Breast reduction surgery is often more than just a cosmetic procedure. Patients requesting this procedure may be suffering from uncomfortable physical symptoms due to disproportionately large breasts. For some of these women, the procedure may be deemed “medically necessary” by their insurance company, which allows them to use their coverage for their procedure. However, the formulas used by insurance companies to determine medical necessity can be complex and it is important to understand the factors involved before you schedule your breast reduction procedure.
Physical Symptoms and Non-Surgical Treatments
Large breasts can cause a number of uncomfortable symptoms, including:
Back, neck and shoulder pain
Painful grooves from bra straps on shoulders
Skin irritation and rashes beneath the breasts
Numbness in the arms and hands
Physical symptoms typically must persist for a set period of time, as determined by the insurance company. In addition, many companies require women to try non-surgical treatments for their symptoms first, such as oral pain medication and physical therapy, before surgery is considered a viable option.

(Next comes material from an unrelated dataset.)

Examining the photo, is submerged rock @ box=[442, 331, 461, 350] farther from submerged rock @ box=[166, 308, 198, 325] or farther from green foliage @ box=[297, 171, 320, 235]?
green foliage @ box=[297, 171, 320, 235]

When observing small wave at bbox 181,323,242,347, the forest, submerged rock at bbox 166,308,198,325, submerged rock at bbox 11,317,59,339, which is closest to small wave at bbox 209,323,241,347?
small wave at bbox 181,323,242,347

Even if your insurance company preauthorized your breast reduction surgery, proper documentation will need to be provided to obtain approval from the insurance company for the procedure. This documentation usually includes photographs, a list of symptoms and treatments already performed, a letter from your physician describing your physical symptoms and an assessment of your condition based on the Schnur scale.
The Schnur Scale
The Schnur Scale was developed by a plastic surgeon and is used as a method of evaluating the medical necessity of a breast reduction. Your insurance company will use the scale to compare your body surface area to the amount of tissue your surgeon has recommended for removal and determine if you truly need a breast reduction for medical reasons.